Happy Wednesday, readers! The Chain Reaction Innovations incubator program at Argonne National Laboratory will open its next call for applications on September 15. I spoke with Adria Wilson, CRI’s entrepreneurial program lead, about what it takes for Midwest tech startups to be successful. Read her insight after today’s tech headlines…
Today’s headlines:
🚗 TRANSPORTATION: Three Smart Columbus projects will pilot new mobility technologies in Columbus, Ohio. One pilot will create mobility hubs, which bring together different transportation modes such as e-bikes, e-scooters and charging docks, and electric vehicle charging.
🔬 RESEARCH: A study by Michigan State University scientists examines how electrons can move long distances across living biological materials, such as proteins.
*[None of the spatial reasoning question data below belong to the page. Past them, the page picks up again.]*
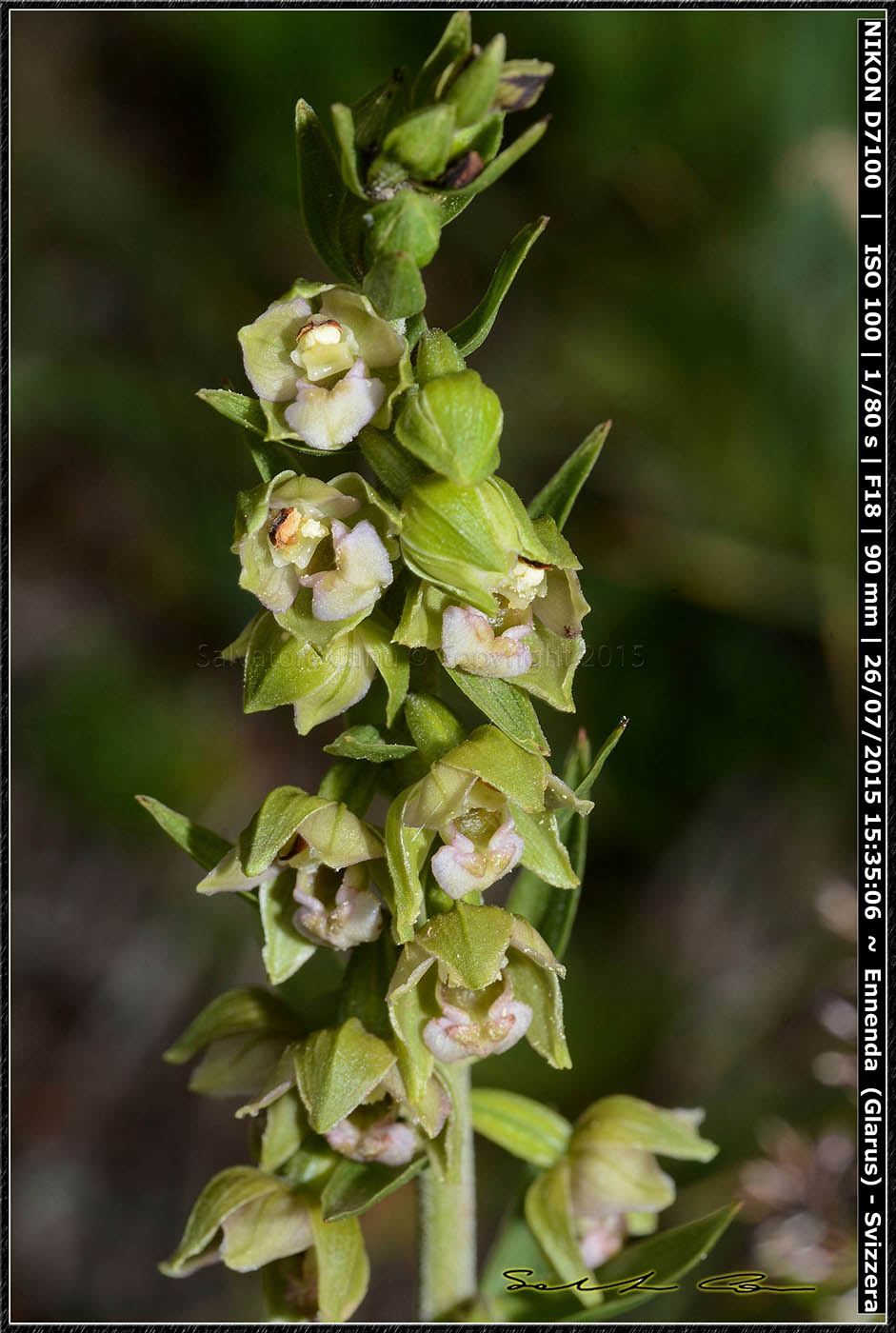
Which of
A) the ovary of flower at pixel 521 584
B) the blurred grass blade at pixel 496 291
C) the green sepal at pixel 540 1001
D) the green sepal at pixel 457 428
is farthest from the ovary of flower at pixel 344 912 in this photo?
the blurred grass blade at pixel 496 291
Understanding how the electrons move is considered fundamental for advancing bioenergy technologies.
🚜 AGRICULTURE:
- Lincoln, Nebraska-based agtech startup RealmFive is addressing farming challenges including environmental considerations by providing data-forward farming technologies such as sensors and cloud computing, reports Silicon Prairie News.
- Food company Cargill, headquartered in Wayzata, Minnesota, is a founding partner for innovation platform Plug and Play’s soon-to-launch startup accelerator program in Topeka, Kansas, which will focus on agricultural technologies and animal health.
🎉 PRODUCT LAUNCH: Clean-label food product company Third Wave Bioactives, based in Wauwatosa, Wisconsin, launched a new natural-flavored onion juice product that reduces waste by improving food product shelf life while also being safer for consumers to eat, reports Wisconsin Inno.
***SPONSORED LINK: The Cleanie Awards — the #1 awards program in clean technology — is now accepting applications! Submit to win, or contact us with any questions. Applications close July 30.***
🌊 WATER: Michigan tech training business Grand Circus will incorporate live environmental data from the Great Lakes into its bootcamp programs through a partnership with the Great Lakes Observing System, based in Ann Arbor, Michigan. Students will be encouraged to use the datasets to build technologies that address climate change and other environmental concerns.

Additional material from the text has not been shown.